Work to complete: From the article about Chris Reed, pull out the passage starting with "He also was" and going on through "a good one.", copying it word for word.

Reading text:
Chris Reed was a chief of police, a city manager, a school district trustee, a coach, a referee and a mixed martial artist.
But that extensive list of job titles Reed, 50, has held over the years doesn’t begin to explain what he has meant to county residents and those who called him a friend.
“Whenever I found out, I just said that that can’t be,” said Aimee Cristiano, a longtime family friend. “He was a real-life superhero. He loved with his whole heart.”
Reed died after a passing vessel Friday caused a wake that hit his boat near the Texas City dike, knocking him overboard, officials said. Investigators Monday still weren’t sure of the exact series of events that led to his death, said John “D.J.” Florence, chief investigator for the medical examiner’s office.
But over the course of more than 40 hours, volunteers and law enforcement officers with more than 20 different organizations searched more than 650 nautical miles of water to find Reed, officials said.
“I think it says something that the mayor of Clear Lake Shores was one of the ones out on a rescue boat assisting in the search,” Kemah Mayor Terri Gale said.
“There were people from every organization — Baytown, Harris County, Pasadena, all the folks in the region. This guy was an unbelievably good connector of people.
“He knew people everywhere and was never a stranger. And the breadth of people he knew was reflected in the number of organizations that helped in the search.”
Reed has been the chief of police in Kemah since October 2016, when he was brought on in an interim basis until receiving the full-time position in January 2018.
“No matter what, Chris was always in a good mood and had a way of filling up the room with enthusiasm and positive energy,” Kemah City Manager Wendy Ellis said. “He brought that to every aspect of the team dynamic.”
He also was elected to the Clear Creek Independent School District Board of Trustees in 2017.
“I was really proud when Chris stepped up and got himself on the Clear Creek board,” League City Mayor Pat Hallisey said. “He supported the last bond issue and had influence all around the lake. He was not a perfect public official, but he was a good one.
“He loved kids, and I think at the end of the day, that’s what people ought to remember — the fact that he did the best he could everywhere he went and that when he left, he left most places in better shape than when he got there.”
Before arriving in Kemah, Reed served as League City’s assistant police chief before accepting a promotion to city administrator. He subsequently served as Nassau Bay’s city manager until 2016, when he launched a consulting firm.
He began with the League City Police Department in 1991, working his way up to assistant chief before moving on to Nassau Bay, but not before being shot while on duty in 1993. He was subsequently awarded the Law Enforcement Purple Heart.

Saved data entries:
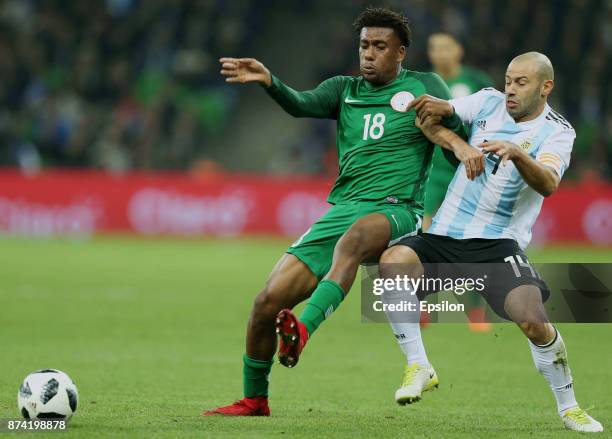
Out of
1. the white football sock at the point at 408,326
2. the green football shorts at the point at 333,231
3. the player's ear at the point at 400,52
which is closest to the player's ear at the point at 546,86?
the player's ear at the point at 400,52

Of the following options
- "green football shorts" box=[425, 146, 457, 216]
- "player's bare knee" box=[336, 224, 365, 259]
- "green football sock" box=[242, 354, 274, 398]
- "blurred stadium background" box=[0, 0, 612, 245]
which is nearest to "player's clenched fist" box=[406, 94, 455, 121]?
"player's bare knee" box=[336, 224, 365, 259]

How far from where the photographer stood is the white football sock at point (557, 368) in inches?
242

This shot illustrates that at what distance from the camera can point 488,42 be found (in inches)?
929

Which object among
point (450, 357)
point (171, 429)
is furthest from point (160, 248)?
point (171, 429)

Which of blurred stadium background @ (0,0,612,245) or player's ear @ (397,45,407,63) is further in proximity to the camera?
blurred stadium background @ (0,0,612,245)

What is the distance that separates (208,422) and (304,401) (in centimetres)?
119

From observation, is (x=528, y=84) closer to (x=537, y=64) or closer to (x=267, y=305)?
(x=537, y=64)

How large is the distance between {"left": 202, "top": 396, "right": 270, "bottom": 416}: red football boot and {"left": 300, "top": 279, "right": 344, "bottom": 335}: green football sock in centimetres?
82

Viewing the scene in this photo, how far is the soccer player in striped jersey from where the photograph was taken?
6.12 metres

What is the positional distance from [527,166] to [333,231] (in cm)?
124

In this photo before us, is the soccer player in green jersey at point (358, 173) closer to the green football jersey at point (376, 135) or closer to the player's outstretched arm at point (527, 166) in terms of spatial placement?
the green football jersey at point (376, 135)

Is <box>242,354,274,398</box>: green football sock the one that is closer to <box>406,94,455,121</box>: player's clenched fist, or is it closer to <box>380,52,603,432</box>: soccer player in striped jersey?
<box>380,52,603,432</box>: soccer player in striped jersey

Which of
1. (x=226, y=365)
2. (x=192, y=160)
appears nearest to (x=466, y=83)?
(x=226, y=365)

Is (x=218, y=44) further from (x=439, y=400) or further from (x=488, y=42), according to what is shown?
(x=439, y=400)
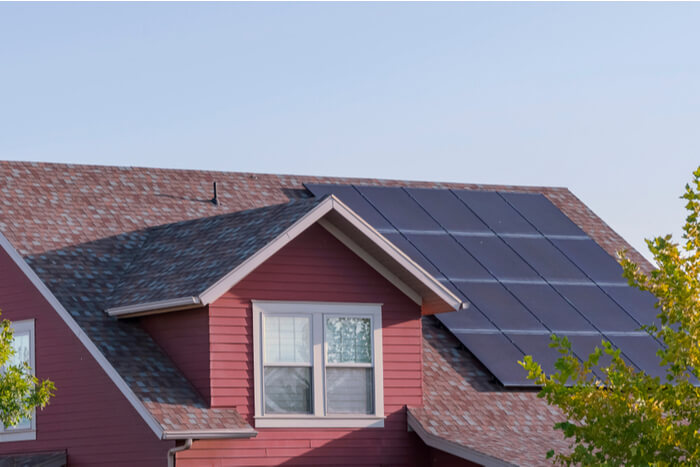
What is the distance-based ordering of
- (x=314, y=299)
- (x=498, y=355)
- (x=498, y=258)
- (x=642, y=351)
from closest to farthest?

Task solution:
He also was elected to the Clear Creek Independent School District Board of Trustees in 2017.
“I was really proud when Chris stepped up and got himself on the Clear Creek board,” League City Mayor Pat Hallisey said. “He supported the last bond issue and had influence all around the lake. He was not a perfect public official, but he was a good one.